What SkiTable does about it
SkiTable gives skiers three ways to buy a lift pass: on the web, through an embeddable shop on the resort's own site, and through AI agents. The third route is new, and it is the one most resorts cannot offer on their own.
Every resort on the platform is reachable from any AI agent over an open standard (the Model Context Protocol) and over a plain REST API. Agents can search by features, plan a party trip across candidate resorts, get a firm quote, and book. Each resort page also publishes structured product and price data that assistants read directly.
Crucially, the money still flows the right way. Bookings use pass-through payments via Stripe Connect, so the resort is always the merchant of record and is paid directly. The platform never holds your funds. An agent-driven sale settles the same way a web sale does, minus the same small platform fee.
What it costs you
Nothing extra.

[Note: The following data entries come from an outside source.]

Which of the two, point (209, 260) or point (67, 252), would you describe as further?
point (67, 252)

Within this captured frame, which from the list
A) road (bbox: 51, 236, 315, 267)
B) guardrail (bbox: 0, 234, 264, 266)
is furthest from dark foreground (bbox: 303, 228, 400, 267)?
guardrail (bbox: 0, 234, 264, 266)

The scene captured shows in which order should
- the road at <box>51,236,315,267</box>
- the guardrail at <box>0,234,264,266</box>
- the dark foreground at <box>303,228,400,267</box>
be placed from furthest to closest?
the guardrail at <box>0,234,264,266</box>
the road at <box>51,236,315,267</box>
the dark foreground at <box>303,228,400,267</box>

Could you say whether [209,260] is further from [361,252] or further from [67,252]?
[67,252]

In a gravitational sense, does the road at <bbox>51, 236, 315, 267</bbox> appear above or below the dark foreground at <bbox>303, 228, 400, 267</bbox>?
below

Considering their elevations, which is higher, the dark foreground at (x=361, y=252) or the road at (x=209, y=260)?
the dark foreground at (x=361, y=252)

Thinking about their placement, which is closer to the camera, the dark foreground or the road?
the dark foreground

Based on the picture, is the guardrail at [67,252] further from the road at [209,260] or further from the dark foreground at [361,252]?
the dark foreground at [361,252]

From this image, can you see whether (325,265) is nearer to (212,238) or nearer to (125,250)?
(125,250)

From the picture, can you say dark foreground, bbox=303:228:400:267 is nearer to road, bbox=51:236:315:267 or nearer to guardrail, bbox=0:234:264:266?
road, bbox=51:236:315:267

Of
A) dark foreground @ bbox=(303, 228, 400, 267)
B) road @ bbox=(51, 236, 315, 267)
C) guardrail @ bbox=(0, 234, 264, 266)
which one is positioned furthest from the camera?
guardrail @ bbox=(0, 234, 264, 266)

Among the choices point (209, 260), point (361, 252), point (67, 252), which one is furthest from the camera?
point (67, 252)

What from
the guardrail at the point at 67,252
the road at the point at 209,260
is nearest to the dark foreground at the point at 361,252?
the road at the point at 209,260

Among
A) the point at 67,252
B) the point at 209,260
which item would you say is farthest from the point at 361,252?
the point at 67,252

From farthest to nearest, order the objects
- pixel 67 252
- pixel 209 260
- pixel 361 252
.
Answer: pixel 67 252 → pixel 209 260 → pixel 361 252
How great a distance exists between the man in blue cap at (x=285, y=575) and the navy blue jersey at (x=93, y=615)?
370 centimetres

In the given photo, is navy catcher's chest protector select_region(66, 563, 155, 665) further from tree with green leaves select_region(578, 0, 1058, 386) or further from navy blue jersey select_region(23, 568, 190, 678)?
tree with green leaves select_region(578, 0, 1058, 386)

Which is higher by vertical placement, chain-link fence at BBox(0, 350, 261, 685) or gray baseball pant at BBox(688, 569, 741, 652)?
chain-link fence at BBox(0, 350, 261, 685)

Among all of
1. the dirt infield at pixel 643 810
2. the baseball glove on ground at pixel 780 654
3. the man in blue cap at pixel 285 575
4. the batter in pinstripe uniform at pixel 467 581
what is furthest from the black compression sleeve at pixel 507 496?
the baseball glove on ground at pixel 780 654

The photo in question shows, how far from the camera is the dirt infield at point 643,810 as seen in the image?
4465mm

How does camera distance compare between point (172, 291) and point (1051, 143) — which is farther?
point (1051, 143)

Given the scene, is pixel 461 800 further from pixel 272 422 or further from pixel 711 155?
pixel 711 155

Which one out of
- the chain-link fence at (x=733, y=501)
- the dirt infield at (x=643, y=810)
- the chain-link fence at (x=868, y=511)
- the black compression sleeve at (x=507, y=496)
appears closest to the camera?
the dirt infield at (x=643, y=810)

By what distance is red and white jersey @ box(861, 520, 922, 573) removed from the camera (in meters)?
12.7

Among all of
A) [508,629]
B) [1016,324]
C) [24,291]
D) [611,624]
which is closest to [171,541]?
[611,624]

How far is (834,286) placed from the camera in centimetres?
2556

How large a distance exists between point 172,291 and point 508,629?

Agent traffic rides on the same pass-through model as every other sale. There is no separate fee for being callable by an agent, and no hardware or developer work on your side. If an agent sends a skier who buys a pass, you are paid directly, just as you would be for a sale through your own website.
What to do today
If you already sell passes through SkiTable, you are callable by agents now. There is nothing to switch on.
If you do not, the path is the same as for online sales generally: a simple product catalogue, an embeddable shop on your existing site, and Stripe Connect to receive payments. Being reachable by AI agents comes as part of that, at no extra cost.
Skiers are starting to ask an assistant where to go. The resorts that answer back are the ones that get the booking.